### DATASET ENTRIES
--- start ---

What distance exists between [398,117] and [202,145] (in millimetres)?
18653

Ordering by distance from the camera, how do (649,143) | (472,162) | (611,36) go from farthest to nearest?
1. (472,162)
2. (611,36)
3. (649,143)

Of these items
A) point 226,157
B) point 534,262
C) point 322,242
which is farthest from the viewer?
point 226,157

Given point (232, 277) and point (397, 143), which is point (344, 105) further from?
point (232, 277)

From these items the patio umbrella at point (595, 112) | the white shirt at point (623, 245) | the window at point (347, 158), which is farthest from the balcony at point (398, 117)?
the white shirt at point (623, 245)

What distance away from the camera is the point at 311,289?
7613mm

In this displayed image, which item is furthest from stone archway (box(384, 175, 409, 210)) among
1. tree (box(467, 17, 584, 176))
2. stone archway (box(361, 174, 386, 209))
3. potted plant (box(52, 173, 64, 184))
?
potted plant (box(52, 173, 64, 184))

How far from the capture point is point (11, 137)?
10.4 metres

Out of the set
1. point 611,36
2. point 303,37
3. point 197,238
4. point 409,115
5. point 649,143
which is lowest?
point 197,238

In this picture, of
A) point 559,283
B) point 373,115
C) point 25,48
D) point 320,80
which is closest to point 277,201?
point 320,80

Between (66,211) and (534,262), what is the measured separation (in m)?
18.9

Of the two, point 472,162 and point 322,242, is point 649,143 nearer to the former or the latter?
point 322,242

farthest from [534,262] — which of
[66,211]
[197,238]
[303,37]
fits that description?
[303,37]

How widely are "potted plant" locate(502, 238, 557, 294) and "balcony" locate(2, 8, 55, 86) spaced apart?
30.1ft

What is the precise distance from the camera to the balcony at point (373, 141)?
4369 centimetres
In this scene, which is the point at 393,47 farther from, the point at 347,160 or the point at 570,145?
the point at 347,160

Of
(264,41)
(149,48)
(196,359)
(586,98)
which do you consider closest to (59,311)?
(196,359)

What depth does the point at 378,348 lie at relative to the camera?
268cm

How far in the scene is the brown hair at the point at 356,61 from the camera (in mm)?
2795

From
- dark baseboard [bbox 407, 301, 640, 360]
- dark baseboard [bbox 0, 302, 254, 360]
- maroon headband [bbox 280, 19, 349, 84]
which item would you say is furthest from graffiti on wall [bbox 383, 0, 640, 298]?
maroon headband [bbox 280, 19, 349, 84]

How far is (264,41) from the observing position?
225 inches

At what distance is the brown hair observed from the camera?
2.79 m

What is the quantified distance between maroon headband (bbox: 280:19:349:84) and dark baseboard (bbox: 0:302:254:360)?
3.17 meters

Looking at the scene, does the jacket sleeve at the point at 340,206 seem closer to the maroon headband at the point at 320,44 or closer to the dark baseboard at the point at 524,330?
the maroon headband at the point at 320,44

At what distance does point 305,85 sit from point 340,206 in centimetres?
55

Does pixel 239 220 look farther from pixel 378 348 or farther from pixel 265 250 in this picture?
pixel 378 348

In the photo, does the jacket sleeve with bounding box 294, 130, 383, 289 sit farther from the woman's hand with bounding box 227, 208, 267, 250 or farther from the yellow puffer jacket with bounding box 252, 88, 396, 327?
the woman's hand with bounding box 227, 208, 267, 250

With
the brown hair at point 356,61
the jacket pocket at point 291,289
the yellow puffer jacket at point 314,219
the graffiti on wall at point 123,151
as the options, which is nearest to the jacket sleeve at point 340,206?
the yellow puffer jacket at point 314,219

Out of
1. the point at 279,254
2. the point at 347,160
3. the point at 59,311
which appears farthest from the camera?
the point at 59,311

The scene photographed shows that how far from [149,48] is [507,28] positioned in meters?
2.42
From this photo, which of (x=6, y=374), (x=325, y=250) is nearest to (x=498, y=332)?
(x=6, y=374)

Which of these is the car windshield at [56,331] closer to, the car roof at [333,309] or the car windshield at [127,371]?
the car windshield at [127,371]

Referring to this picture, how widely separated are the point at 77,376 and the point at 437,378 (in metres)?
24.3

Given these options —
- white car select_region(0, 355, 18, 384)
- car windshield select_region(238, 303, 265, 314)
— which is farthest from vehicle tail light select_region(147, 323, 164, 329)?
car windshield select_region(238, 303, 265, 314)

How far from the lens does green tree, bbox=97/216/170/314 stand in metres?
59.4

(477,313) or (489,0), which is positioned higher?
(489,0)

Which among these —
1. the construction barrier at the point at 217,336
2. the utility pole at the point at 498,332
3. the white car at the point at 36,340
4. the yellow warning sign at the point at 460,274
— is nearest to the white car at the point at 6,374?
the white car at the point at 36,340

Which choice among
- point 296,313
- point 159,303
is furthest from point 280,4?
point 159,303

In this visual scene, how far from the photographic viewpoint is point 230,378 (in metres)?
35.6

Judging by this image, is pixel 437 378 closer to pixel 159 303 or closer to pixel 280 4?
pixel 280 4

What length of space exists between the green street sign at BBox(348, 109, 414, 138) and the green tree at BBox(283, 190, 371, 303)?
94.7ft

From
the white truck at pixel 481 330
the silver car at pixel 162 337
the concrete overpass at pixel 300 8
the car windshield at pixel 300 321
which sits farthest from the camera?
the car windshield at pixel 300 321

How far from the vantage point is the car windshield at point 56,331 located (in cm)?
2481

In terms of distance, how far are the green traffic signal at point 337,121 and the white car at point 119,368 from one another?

--- end ---

### DESCRIPTION OF THE TASK
Write out all of the items above, reproducing every line with no changes.

### ANSWER
What distance exists between [398,117] and [202,145] (in millimetres)?
18653

Ordering by distance from the camera, how do (649,143) | (472,162) | (611,36) go from farthest to nearest?
1. (472,162)
2. (611,36)
3. (649,143)

Of these items
A) point 226,157
B) point 534,262
C) point 322,242
which is farthest from the viewer?
point 226,157

Given point (232, 277) and point (397, 143), which is point (344, 105) further from?
point (232, 277)

From these items the patio umbrella at point (595, 112) | the white shirt at point (623, 245) | the window at point (347, 158), which is farthest from the balcony at point (398, 117)?
the white shirt at point (623, 245)

What distance away from the camera is the point at 311,289?
7613mm

In this displayed image, which item is furthest from stone archway (box(384, 175, 409, 210)) among
1. tree (box(467, 17, 584, 176))
2. stone archway (box(361, 174, 386, 209))
3. potted plant (box(52, 173, 64, 184))
?
potted plant (box(52, 173, 64, 184))

How far from the capture point is point (11, 137)?
10.4 metres

Out of the set
1. point 611,36
2. point 303,37
3. point 197,238
4. point 409,115
5. point 649,143
which is lowest?
point 197,238

In this picture, of
A) point 559,283
B) point 373,115
C) point 25,48
D) point 320,80
which is closest to point 277,201?
point 320,80

Between (66,211) and (534,262), what is the measured separation (in m)?
18.9

Of the two, point 472,162 and point 322,242, is point 649,143 nearer to the former or the latter?
point 322,242

farthest from [534,262] — which of
[66,211]
[197,238]
[303,37]
fits that description?
[303,37]

How widely are "potted plant" locate(502, 238, 557, 294) and "balcony" locate(2, 8, 55, 86) spaced apart?
30.1ft

What is the precise distance from the camera to the balcony at point (373, 141)?
4369 centimetres
In this scene, which is the point at 393,47 farther from, the point at 347,160 or the point at 570,145?
the point at 347,160

Of
(264,41)
(149,48)
(196,359)
(586,98)
which do you consider closest to (59,311)?
(196,359)

What depth does the point at 378,348 lie at relative to the camera?
268cm

How far in the scene is the brown hair at the point at 356,61 from the camera (in mm)?
2795

From
- dark baseboard [bbox 407, 301, 640, 360]
- dark baseboard [bbox 0, 302, 254, 360]
- maroon headband [bbox 280, 19, 349, 84]
which item would you say is furthest from graffiti on wall [bbox 383, 0, 640, 298]?
maroon headband [bbox 280, 19, 349, 84]

How far is (264,41) from the observing position?
225 inches

At what distance is the brown hair observed from the camera?
2.79 m

What is the quantified distance between maroon headband (bbox: 280:19:349:84) and dark baseboard (bbox: 0:302:254:360)?
3.17 meters

Looking at the scene, does the jacket sleeve at the point at 340,206 seem closer to the maroon headband at the point at 320,44 or closer to the dark baseboard at the point at 524,330?
the maroon headband at the point at 320,44

At what distance does point 305,85 sit from point 340,206 in centimetres?
55

Does pixel 239 220 look farther from pixel 378 348 or farther from pixel 265 250 in this picture?
pixel 378 348

In the photo, does the jacket sleeve with bounding box 294, 130, 383, 289 sit farther from the woman's hand with bounding box 227, 208, 267, 250 or farther from the yellow puffer jacket with bounding box 252, 88, 396, 327?
the woman's hand with bounding box 227, 208, 267, 250

With
the brown hair at point 356,61
the jacket pocket at point 291,289
the yellow puffer jacket at point 314,219
the graffiti on wall at point 123,151
as the options, which is nearest to the jacket sleeve at point 340,206?
the yellow puffer jacket at point 314,219

Out of
1. the point at 279,254
2. the point at 347,160
3. the point at 59,311
which appears farthest from the camera?
the point at 59,311

The scene photographed shows that how far from [149,48] is [507,28] positioned in meters?
2.42
From this photo, which of (x=6, y=374), (x=325, y=250) is nearest to (x=498, y=332)?
(x=6, y=374)

Which of these is the car windshield at [56,331] closer to, the car roof at [333,309] or the car windshield at [127,371]?
the car windshield at [127,371]

Referring to this picture, how widely separated are the point at 77,376 and the point at 437,378 (in metres)?
24.3

Given these options —
- white car select_region(0, 355, 18, 384)
- car windshield select_region(238, 303, 265, 314)
— which is farthest from vehicle tail light select_region(147, 323, 164, 329)?
car windshield select_region(238, 303, 265, 314)

How far from the lens does green tree, bbox=97/216/170/314 stand in metres?
59.4

(477,313) or (489,0), which is positioned higher?
(489,0)

Which among these —
1. the construction barrier at the point at 217,336
2. the utility pole at the point at 498,332
3. the white car at the point at 36,340
4. the yellow warning sign at the point at 460,274
— is nearest to the white car at the point at 6,374?
the white car at the point at 36,340

Which choice among
- point 296,313
- point 159,303
is furthest from point 280,4?
point 159,303

In this visual scene, how far from the photographic viewpoint is point 230,378 (in metres)?
35.6

Judging by this image, is pixel 437 378 closer to pixel 159 303 or closer to pixel 280 4?
pixel 280 4

What length of space exists between the green street sign at BBox(348, 109, 414, 138) and the green tree at BBox(283, 190, 371, 303)?
94.7ft

From
the white truck at pixel 481 330
the silver car at pixel 162 337
the concrete overpass at pixel 300 8
the car windshield at pixel 300 321
which sits farthest from the camera?
the car windshield at pixel 300 321

How far from the vantage point is the car windshield at point 56,331 located (in cm)?
2481

In terms of distance, how far are the green traffic signal at point 337,121 and the white car at point 119,368 from one another?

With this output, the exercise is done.